Archive for the ‘ tech ’ Category

HBase vs Cassandra: why we moved (via Bits and Bytes | Dominic Williams)

Passing along an interesting post from Bits and Bytes; Dominic’s take is (in part) that the two take different approaches to Big Data: Cassandra is more amenable to online, interactive data operations while Hadoop is geared more towards data warehousing, offline index building and analytics.

My team is currently working on a brand new product – the forthcoming MMO This has given us the luxury of building against a NOSQL database, which means we can put the horrors of MySQL sharding and expensive scalability behind us. Recently a few people have been asking why we seem to have changed our preference from HBase to Cassandra. I can confirm the change is true and that we have in fact almost completed porting our c … Read More

via Bits and Bytes | Dominic Williams


What Would the Holy Grail of ORM Look Like?

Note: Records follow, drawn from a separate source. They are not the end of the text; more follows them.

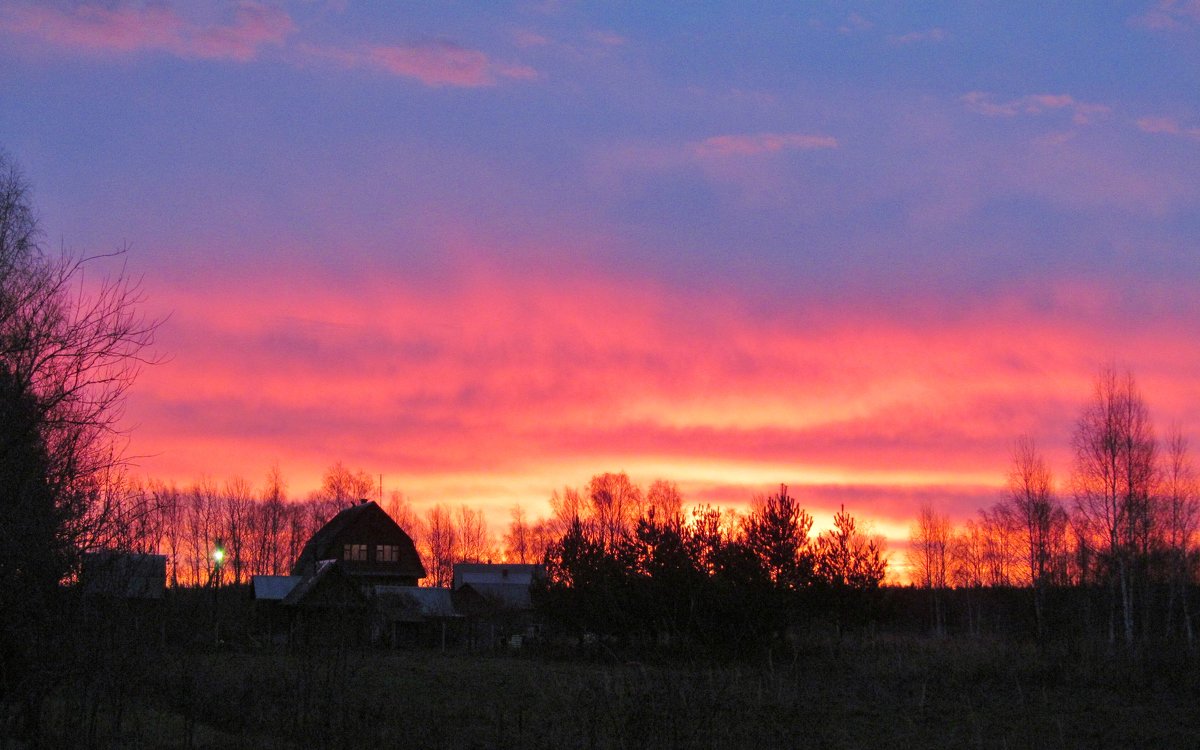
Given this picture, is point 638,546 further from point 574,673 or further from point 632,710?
point 632,710

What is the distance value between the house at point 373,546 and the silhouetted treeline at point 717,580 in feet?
85.1

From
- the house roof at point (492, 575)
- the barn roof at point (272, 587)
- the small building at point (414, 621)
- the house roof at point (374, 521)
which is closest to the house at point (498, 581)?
the house roof at point (492, 575)

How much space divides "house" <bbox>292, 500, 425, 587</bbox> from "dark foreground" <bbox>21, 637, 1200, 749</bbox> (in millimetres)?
36362

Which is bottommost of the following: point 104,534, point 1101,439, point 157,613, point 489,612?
point 489,612

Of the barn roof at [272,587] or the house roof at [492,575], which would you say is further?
the house roof at [492,575]

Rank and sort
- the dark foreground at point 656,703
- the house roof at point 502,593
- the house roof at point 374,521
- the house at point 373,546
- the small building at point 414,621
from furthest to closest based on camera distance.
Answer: the house roof at point 502,593, the house at point 373,546, the house roof at point 374,521, the small building at point 414,621, the dark foreground at point 656,703

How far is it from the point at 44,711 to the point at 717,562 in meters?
30.4

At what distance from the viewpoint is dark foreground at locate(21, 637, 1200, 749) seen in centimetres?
1174

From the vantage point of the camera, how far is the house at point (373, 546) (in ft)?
230

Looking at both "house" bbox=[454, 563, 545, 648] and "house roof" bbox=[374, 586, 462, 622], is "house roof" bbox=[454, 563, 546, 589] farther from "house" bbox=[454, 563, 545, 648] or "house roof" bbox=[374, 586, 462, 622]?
"house roof" bbox=[374, 586, 462, 622]

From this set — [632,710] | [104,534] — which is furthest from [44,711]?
[632,710]

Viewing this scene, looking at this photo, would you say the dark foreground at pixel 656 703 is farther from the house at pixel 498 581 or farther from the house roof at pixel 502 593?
the house at pixel 498 581

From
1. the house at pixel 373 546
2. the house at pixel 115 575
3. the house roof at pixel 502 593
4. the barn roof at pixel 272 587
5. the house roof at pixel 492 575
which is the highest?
the house at pixel 115 575

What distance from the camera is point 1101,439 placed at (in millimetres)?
40250
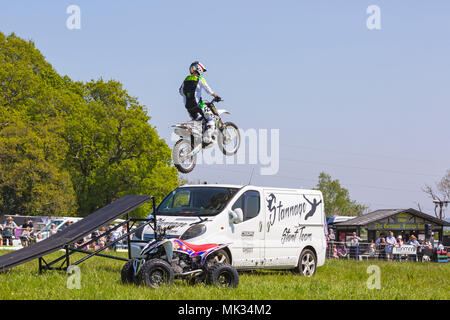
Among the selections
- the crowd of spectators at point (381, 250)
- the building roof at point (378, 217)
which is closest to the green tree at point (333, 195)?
the building roof at point (378, 217)

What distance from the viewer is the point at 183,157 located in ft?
52.1

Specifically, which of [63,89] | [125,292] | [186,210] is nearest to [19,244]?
[186,210]

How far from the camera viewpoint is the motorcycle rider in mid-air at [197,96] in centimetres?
1591

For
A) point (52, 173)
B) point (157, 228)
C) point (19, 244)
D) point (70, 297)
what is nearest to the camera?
point (70, 297)

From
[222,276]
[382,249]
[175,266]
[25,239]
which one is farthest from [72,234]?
[382,249]

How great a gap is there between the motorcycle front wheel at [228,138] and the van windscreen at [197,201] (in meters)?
4.15

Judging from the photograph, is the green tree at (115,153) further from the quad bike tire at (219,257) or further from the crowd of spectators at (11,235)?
the quad bike tire at (219,257)

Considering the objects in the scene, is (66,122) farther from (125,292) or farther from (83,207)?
(125,292)

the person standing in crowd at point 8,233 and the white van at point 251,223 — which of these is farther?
the person standing in crowd at point 8,233

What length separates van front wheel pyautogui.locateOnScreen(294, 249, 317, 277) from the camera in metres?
14.1

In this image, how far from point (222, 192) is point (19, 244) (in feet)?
53.2

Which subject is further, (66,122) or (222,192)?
(66,122)

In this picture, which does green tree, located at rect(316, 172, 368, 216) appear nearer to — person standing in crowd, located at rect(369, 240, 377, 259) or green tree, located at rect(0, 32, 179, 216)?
green tree, located at rect(0, 32, 179, 216)
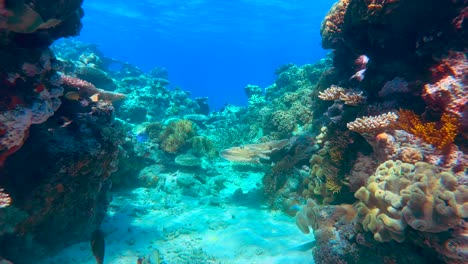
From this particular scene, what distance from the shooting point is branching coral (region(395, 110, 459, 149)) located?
4.14 meters

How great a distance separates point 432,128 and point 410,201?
1500mm

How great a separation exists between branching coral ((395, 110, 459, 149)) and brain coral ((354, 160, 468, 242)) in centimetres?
63

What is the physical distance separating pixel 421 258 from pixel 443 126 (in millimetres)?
1992

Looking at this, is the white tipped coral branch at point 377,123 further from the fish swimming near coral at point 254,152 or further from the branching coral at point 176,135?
the branching coral at point 176,135

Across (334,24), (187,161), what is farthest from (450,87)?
(187,161)

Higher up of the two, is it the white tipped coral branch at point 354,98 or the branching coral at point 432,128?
the white tipped coral branch at point 354,98

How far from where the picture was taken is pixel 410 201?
143 inches

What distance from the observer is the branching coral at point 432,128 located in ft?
13.6

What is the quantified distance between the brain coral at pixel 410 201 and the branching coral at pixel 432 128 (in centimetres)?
63

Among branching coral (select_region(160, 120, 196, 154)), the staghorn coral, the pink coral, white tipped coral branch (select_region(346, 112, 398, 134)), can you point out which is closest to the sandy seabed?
branching coral (select_region(160, 120, 196, 154))

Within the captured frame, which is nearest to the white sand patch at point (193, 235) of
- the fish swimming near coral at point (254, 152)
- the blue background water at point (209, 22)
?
the fish swimming near coral at point (254, 152)

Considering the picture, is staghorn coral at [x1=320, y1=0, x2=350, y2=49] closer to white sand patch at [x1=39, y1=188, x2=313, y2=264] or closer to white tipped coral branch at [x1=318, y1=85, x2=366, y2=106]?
white tipped coral branch at [x1=318, y1=85, x2=366, y2=106]

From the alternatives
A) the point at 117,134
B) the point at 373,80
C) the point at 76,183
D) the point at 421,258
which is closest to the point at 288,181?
the point at 373,80

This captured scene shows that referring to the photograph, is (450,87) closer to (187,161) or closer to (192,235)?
(192,235)
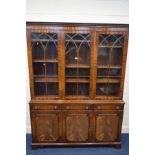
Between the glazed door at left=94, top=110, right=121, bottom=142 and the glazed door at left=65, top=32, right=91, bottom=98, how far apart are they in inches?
18.3

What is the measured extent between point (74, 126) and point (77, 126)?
5 cm

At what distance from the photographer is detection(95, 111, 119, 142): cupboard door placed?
3227 millimetres

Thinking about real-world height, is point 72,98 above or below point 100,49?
below

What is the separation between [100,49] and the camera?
10.4 ft

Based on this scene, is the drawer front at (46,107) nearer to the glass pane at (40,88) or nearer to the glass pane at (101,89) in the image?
the glass pane at (40,88)

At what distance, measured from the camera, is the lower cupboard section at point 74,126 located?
3.18 m

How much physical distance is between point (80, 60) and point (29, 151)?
6.05ft

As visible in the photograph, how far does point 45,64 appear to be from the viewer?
3.18 metres

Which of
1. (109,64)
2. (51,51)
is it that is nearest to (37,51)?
(51,51)

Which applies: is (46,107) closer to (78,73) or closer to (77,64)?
(78,73)
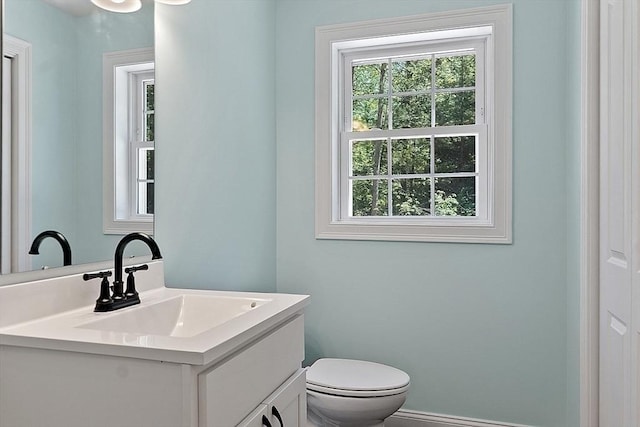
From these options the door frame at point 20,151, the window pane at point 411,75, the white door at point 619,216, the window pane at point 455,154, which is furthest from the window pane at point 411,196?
the door frame at point 20,151

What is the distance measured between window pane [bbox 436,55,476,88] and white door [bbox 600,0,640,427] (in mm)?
795

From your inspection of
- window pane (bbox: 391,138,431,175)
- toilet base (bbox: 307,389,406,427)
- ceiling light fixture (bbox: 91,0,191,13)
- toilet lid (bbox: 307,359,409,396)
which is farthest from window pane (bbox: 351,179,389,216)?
ceiling light fixture (bbox: 91,0,191,13)

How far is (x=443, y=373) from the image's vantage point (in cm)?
229

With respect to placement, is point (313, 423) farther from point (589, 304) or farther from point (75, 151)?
point (75, 151)

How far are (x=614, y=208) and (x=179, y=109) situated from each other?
152cm

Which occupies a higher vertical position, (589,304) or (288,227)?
(288,227)

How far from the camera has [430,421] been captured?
90.4 inches

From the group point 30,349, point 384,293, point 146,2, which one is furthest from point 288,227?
point 30,349

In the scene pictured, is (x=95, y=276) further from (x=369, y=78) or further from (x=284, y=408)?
(x=369, y=78)

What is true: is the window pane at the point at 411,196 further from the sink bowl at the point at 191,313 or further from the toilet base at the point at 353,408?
the sink bowl at the point at 191,313

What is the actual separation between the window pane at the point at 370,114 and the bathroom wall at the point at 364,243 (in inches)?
11.0

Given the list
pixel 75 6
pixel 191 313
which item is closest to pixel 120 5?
pixel 75 6

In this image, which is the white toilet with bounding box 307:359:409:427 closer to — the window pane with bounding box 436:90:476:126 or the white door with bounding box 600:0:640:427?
the white door with bounding box 600:0:640:427

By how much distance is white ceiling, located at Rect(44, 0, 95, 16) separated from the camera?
127 centimetres
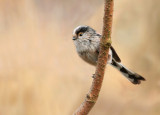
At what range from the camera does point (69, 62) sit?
2295mm

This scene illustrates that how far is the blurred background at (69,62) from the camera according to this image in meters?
2.30

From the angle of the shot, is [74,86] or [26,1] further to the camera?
[26,1]

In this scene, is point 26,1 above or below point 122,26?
below

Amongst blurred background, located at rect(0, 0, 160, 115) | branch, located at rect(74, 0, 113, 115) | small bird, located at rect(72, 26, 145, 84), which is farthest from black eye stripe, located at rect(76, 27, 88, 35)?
branch, located at rect(74, 0, 113, 115)

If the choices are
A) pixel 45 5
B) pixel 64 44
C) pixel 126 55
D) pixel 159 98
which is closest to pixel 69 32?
pixel 64 44

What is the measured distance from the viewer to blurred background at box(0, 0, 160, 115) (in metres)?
2.30

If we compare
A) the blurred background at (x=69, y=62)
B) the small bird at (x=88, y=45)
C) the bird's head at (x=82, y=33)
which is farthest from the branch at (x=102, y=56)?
the blurred background at (x=69, y=62)

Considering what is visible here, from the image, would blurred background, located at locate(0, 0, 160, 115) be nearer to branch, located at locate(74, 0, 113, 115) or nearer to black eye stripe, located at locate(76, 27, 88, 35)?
black eye stripe, located at locate(76, 27, 88, 35)

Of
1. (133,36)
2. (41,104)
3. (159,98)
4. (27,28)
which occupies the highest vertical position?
(133,36)

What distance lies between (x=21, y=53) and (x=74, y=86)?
1.54 ft

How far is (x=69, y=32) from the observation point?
2408 mm

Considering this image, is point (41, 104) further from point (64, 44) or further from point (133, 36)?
point (133, 36)

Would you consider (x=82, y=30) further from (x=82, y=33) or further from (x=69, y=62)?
(x=69, y=62)

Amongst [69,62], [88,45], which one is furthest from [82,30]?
[69,62]
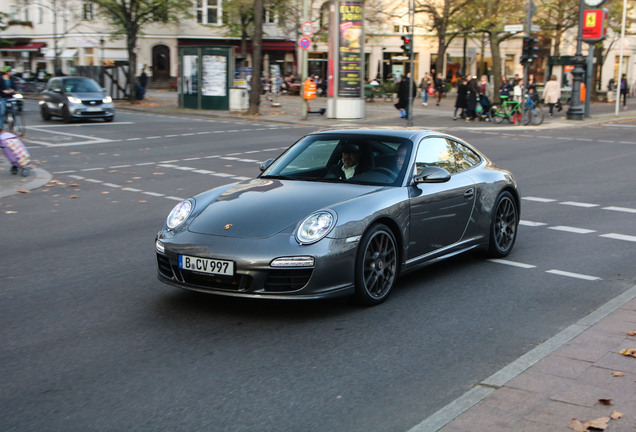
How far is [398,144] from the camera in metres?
6.92

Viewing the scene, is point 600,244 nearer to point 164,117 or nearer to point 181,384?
point 181,384

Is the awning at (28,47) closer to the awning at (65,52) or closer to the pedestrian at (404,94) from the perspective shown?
the awning at (65,52)

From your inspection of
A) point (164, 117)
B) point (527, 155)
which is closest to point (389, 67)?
point (164, 117)

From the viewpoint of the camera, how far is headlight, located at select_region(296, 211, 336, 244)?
5.66 meters

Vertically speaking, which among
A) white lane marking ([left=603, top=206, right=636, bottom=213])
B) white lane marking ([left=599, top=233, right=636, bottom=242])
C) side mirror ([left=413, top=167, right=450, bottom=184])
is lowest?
white lane marking ([left=599, top=233, right=636, bottom=242])

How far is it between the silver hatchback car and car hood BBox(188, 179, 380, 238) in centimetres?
2297

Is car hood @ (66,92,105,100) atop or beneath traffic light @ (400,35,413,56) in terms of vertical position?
beneath

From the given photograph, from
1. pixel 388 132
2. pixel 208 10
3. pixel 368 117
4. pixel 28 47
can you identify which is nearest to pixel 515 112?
pixel 368 117

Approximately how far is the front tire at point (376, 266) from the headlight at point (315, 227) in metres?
0.33

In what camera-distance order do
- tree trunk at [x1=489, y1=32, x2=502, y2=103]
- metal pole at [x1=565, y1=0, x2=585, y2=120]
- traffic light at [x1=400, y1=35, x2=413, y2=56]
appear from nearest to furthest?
1. traffic light at [x1=400, y1=35, x2=413, y2=56]
2. metal pole at [x1=565, y1=0, x2=585, y2=120]
3. tree trunk at [x1=489, y1=32, x2=502, y2=103]

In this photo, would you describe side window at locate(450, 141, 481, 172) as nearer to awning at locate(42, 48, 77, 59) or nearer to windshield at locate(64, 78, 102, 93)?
windshield at locate(64, 78, 102, 93)

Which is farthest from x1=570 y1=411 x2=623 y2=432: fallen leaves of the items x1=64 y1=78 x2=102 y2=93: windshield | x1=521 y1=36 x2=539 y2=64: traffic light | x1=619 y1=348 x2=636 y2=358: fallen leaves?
x1=521 y1=36 x2=539 y2=64: traffic light

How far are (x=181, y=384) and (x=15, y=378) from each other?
0.99 meters

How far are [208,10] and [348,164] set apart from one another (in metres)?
61.6
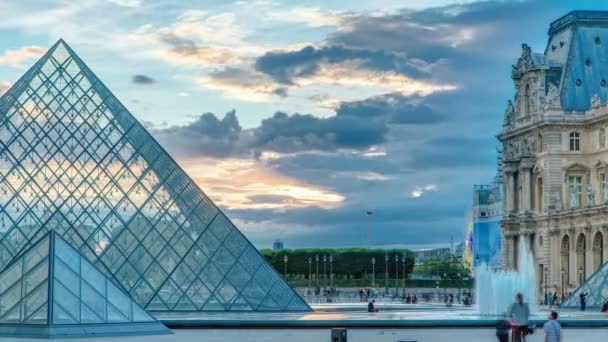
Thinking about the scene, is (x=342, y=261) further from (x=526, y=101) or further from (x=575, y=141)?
(x=575, y=141)

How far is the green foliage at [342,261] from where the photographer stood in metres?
132

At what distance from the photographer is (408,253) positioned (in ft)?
462

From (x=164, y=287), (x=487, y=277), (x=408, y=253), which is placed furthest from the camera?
(x=408, y=253)

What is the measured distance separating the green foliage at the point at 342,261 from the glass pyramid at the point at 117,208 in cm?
8835

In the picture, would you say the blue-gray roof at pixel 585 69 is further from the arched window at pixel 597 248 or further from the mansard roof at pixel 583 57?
the arched window at pixel 597 248

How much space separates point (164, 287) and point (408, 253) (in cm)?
10159

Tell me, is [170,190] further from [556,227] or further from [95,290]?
[556,227]

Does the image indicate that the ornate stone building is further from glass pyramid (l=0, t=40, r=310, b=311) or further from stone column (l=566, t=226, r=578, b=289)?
glass pyramid (l=0, t=40, r=310, b=311)

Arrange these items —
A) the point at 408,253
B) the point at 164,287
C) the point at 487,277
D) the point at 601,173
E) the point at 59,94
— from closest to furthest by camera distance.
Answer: the point at 164,287
the point at 59,94
the point at 487,277
the point at 601,173
the point at 408,253

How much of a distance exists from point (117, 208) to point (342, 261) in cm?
9369

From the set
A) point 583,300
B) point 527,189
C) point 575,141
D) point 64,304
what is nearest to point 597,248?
point 575,141

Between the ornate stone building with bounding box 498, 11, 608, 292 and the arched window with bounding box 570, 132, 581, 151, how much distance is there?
6cm

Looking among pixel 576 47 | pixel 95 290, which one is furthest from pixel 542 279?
pixel 95 290

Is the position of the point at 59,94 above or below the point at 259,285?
above
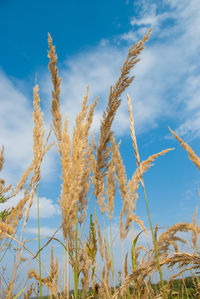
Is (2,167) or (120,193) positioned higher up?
(2,167)

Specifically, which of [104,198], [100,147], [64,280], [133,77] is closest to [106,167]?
[100,147]

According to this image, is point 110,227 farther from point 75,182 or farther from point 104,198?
point 75,182

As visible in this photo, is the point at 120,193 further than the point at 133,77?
Yes

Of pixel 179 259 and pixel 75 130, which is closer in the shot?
pixel 179 259

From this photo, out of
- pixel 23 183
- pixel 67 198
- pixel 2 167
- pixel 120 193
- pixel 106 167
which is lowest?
pixel 67 198

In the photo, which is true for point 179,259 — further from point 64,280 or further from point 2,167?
point 2,167

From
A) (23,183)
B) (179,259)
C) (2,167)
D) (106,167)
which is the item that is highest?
(2,167)

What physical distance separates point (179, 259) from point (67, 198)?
886mm

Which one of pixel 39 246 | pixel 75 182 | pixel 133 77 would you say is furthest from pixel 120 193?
pixel 133 77

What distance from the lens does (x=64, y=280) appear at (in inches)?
89.7

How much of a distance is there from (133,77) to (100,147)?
29.0 inches

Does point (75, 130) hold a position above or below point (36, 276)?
above

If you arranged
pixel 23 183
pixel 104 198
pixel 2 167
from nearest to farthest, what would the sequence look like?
pixel 104 198 < pixel 23 183 < pixel 2 167

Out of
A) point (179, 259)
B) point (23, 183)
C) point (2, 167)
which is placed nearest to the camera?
point (179, 259)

Recent experiences and articles I’ve read have got me thinking about ORM again, and trying to conceive what the perfect one would look like (when it’s not custom matched to a specific set of patterns that I control).

The Microsoft Data Access Block was one of the first frameworks I used to make boilerplate data operations easier. Incidentally, it also led me down the evil path of exposing data access methods as static methods. I evaluated both the Entity Framework and LINQ to SQL for a large green-field project and neither were up to snuff at the time. I’ve recently migrated to Java development on Linux and gotten my fingers into Hibernate — enough to conclude that I hate it with a vengeance. Come to think of it, I’ve never seen an ORM framework that I’ve thought fully did the job, so I ended up going with the roll-your-own approach on that last project. That’s fine — maybe even superior — when you fully control the access/retrieval/update/delete patterns. But what criteria would make a new tool stand out for general adoption?

First, the short shopping list: Stored procedure support is a biggie for me, as are batch saves, client-side filtering/sorting, awareness of new/clean/dirty/delete objects (optimize wire traffic by not sending clean objects, and let me process multiple insert/update/delete operations in the same batch), intelligent awareness and automatic management of datetime properties like created/modified, and the ability to do soft deletes (set a ‘deleted’ or persistence status property, and omit those from standard fetches).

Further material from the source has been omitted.